Your goal
Rewrite the items from the line with "Il parapendio vola" to the line with "White double-bladed Ninja", replacing "pigeons" with "seagulls" and leaving everything else unchanged.

Entries provided
Start of Block

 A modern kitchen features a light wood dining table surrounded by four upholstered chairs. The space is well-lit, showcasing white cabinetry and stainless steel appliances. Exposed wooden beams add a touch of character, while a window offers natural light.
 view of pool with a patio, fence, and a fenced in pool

End of Block
Start of Block

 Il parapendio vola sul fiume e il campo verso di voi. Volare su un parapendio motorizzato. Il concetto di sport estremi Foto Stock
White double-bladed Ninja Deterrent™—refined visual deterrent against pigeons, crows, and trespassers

End of Block
Start of Block

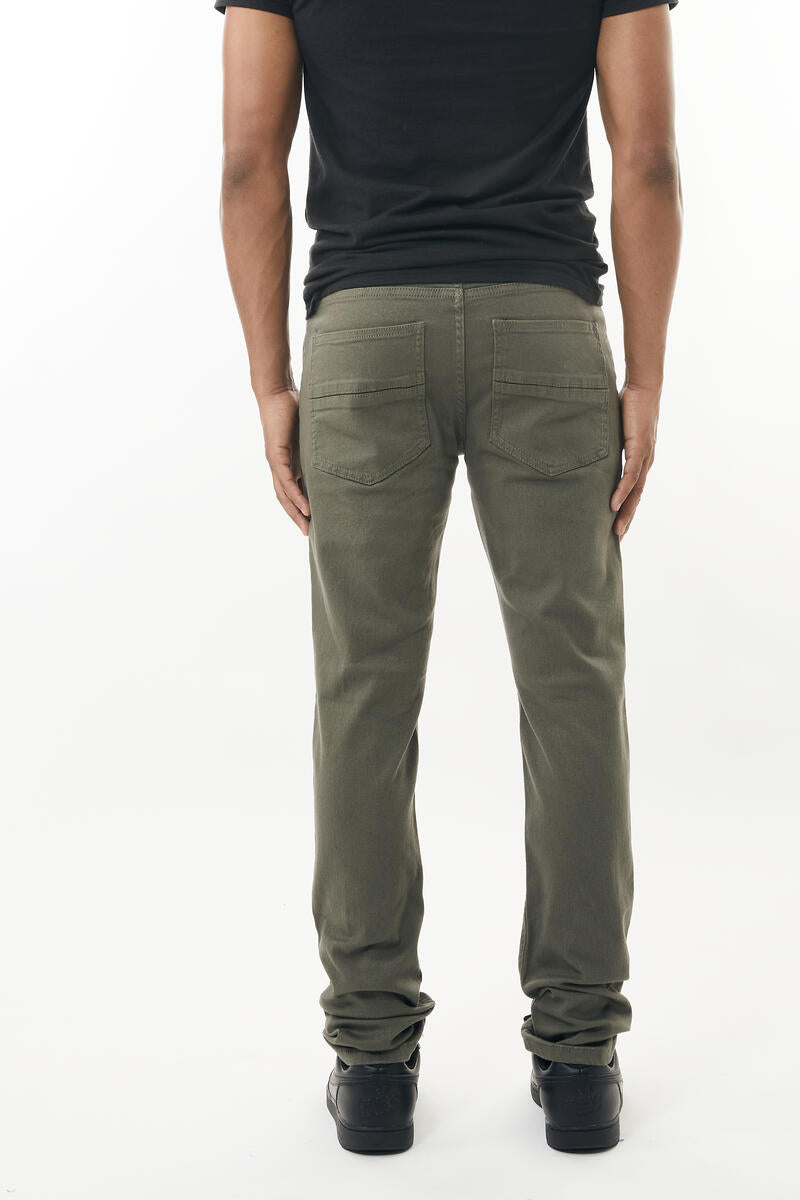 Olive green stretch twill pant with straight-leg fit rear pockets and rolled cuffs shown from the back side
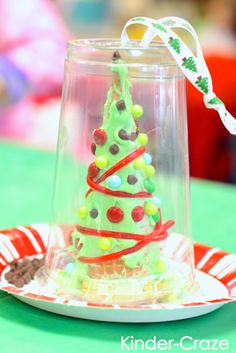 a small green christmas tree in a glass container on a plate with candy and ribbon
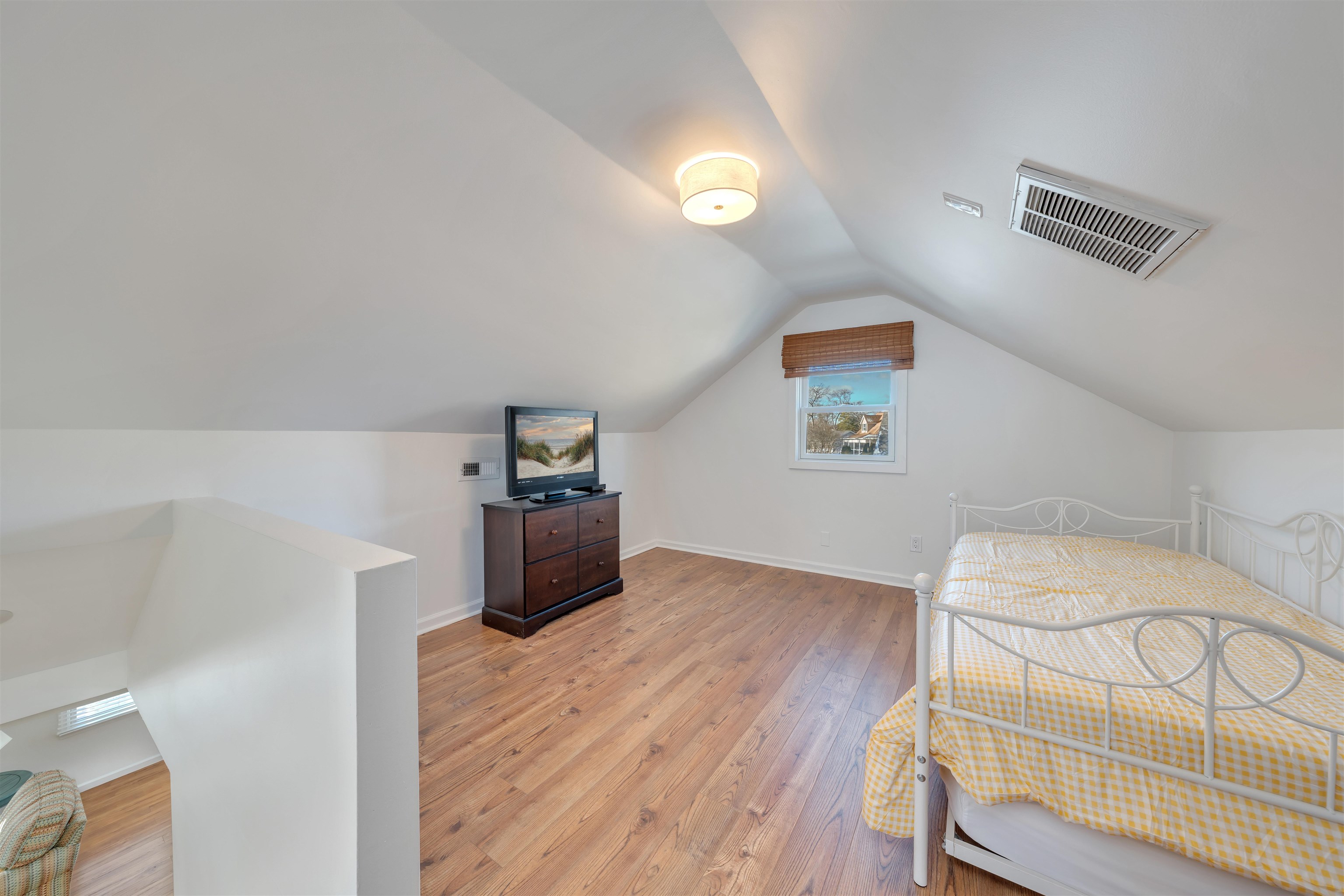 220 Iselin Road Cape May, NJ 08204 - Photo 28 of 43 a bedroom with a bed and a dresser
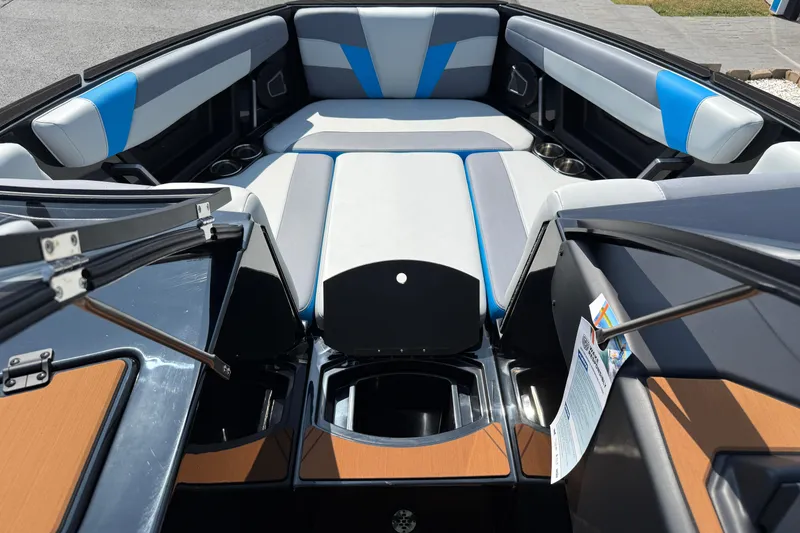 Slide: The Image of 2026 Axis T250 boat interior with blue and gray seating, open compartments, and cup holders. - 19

End of Block

Task answer
 Il parapendio vola sul fiume e il campo verso di voi. Volare su un parapendio motorizzato. Il concetto di sport estremi Foto Stock
White double-bladed Ninja Deterrent™—refined visual deterrent against seagulls, crows, and trespassers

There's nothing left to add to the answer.